EXERCISE PASSAGE
He, and Wieman, ought to be on my reading list.

Ambo,

"Ought to be on my reading list" perhaps, but everyone seems to agree that Whitehead is very difficult to read. I don't claim to have more than a slight understanding of Whitehead's thought, but I have been spending quite a bit of time with Wieman over the last two years. Wieman's writing on Whitehead seems like a good way to be introduced to Whitehead (esp. when knowing that it was Wieman who initially explained Whitehead to the Chicago school). 

That's what I'll be looking at in this thread, with the help of C. Robert Mesle's two essays tracing Wieman's thought about Whitehead chronologically. 

Why is it worth our while as Integralists? As Sean Esbjorn-Hargens has written, "I think it is important to show that Wilber sees himself as a Whiteheadian, insofar as Whitehead goes. By establishing this relationship (between Whitehead and Wilber) we are in a much better position to understand Wilber's contribution to Whitehead's system." [This from the essay I haven't finished reading yet: "Integrating Whitehead"]

I think some of these ideas from Whitehead were foundational to Wilber's understanding of the Eros drive that Wilber talks about in the first couple of chapters in SES.  Understanding Whitehead's foundational thought on these ideas, as well as Wiemans, as well as more current understanding from Prigogine, et al will, I intuit, be very fruitful in critiquing Wilber. This could in turn lead to a better understanding of how creative evolution actually works.  

In this next section, I'll be relying heavily on two essays by C. Robert Mesle (who is author of a couple of highly regarded books on process philosophy: Process Theology: A Basic Introduction, and Process-Relational Philosophy: An Introduction to Alfred North Whitehead).

The first essay is entitled "Sharing a Vague Vision: Wieman's Early Critique of Whitehead," and the second essay is "Added on Like Dome and Spire - Wieman's Later Critique of Whitehead."  These essays examine Wieman's thoughts about Whitehead and how they changed and developed chronologically over time.  I found these very valuable, as Wieman helps in understanding Whitehead - mostly respectfully, sometimes sympathetically, but also critically, clarifying his own unique approach.  On top of this Mesle's 3rd person stance provides added perspective, is sometimes critical of Wieman, and is overall helpful in interpreting both of these two great thinkers.  Fortunately Mesle's essays are freely available online at religion-online.org.

RECORD SET
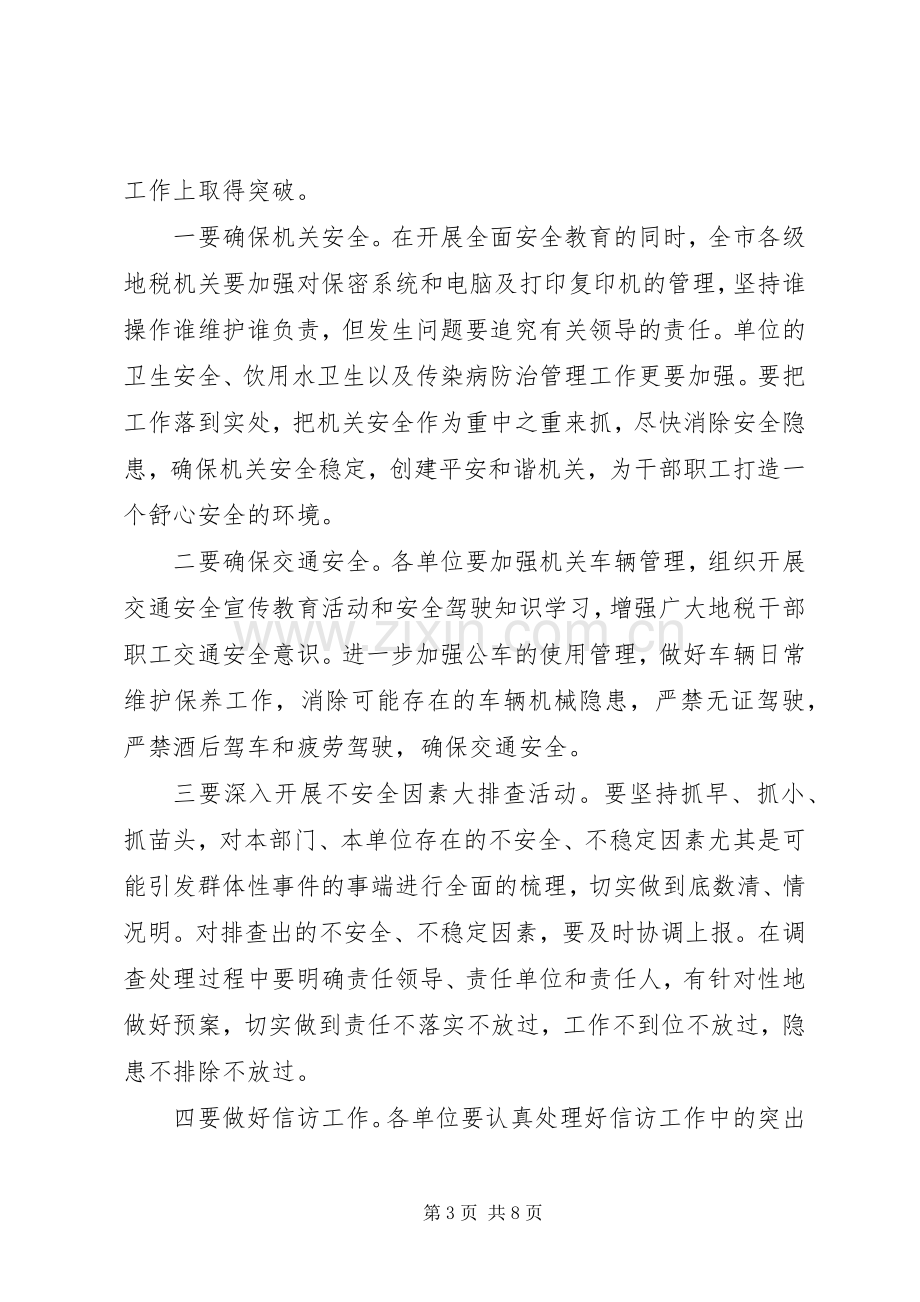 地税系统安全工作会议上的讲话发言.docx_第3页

==

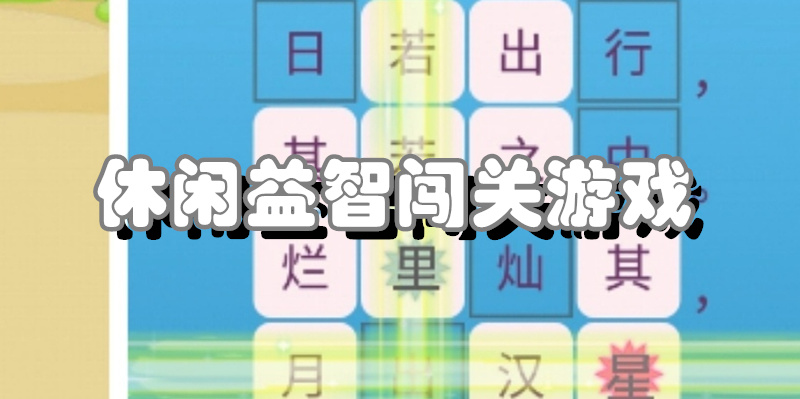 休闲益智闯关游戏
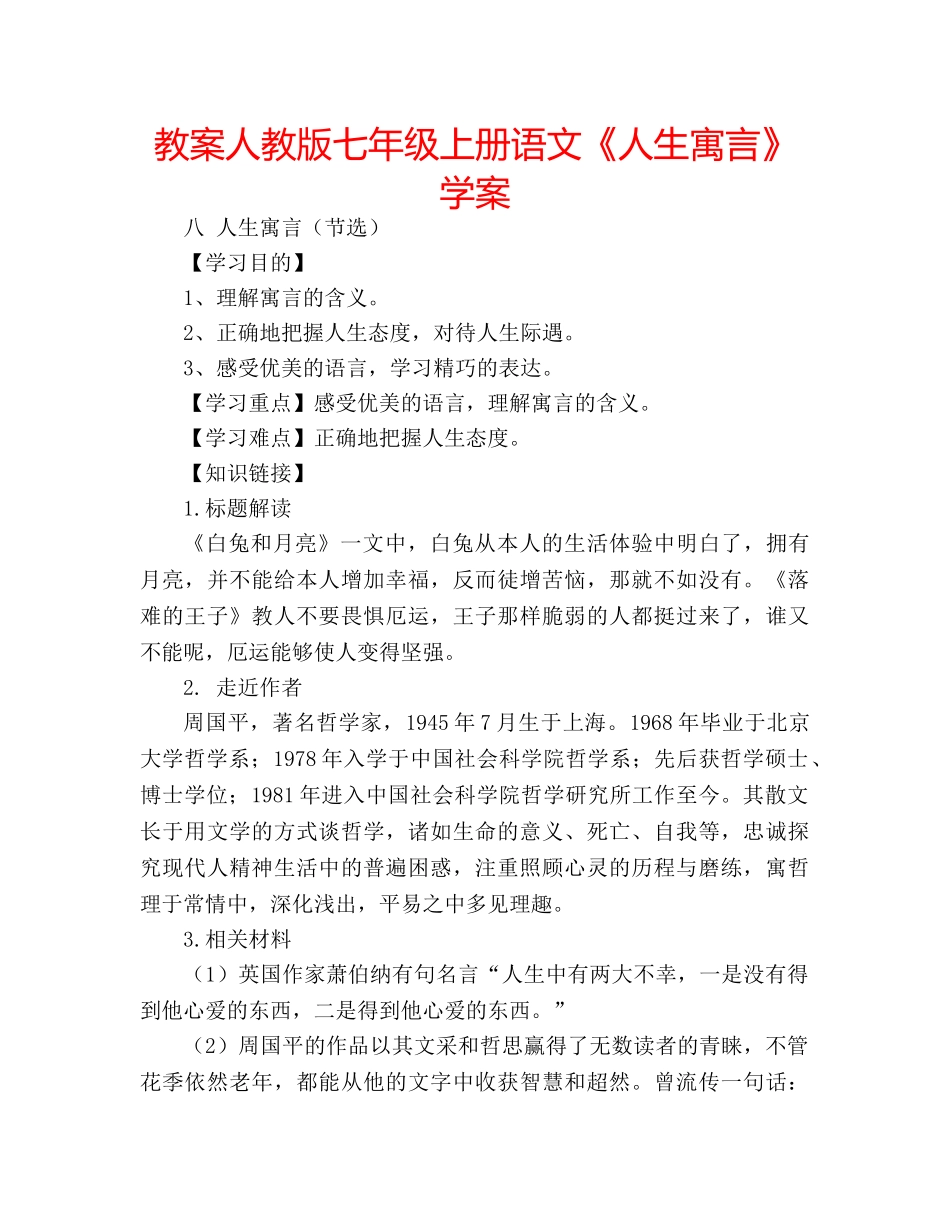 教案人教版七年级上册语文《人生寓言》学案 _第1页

INSTRUCTIONS TO FOLLOW
Output, word for word, the stretch of the forum post on Wieman and Whitehead from "I think some" through "Alfred North Whitehead).".

SOLUTION TO THIS TASK
I think some of these ideas from Whitehead were foundational to Wilber's understanding of the Eros drive that Wilber talks about in the first couple of chapters in SES.  Understanding Whitehead's foundational thought on these ideas, as well as Wiemans, as well as more current understanding from Prigogine, et al will, I intuit, be very fruitful in critiquing Wilber. This could in turn lead to a better understanding of how creative evolution actually works.  

In this next section, I'll be relying heavily on two essays by C. Robert Mesle (who is author of a couple of highly regarded books on process philosophy: Process Theology: A Basic Introduction, and Process-Relational Philosophy: An Introduction to Alfred North Whitehead).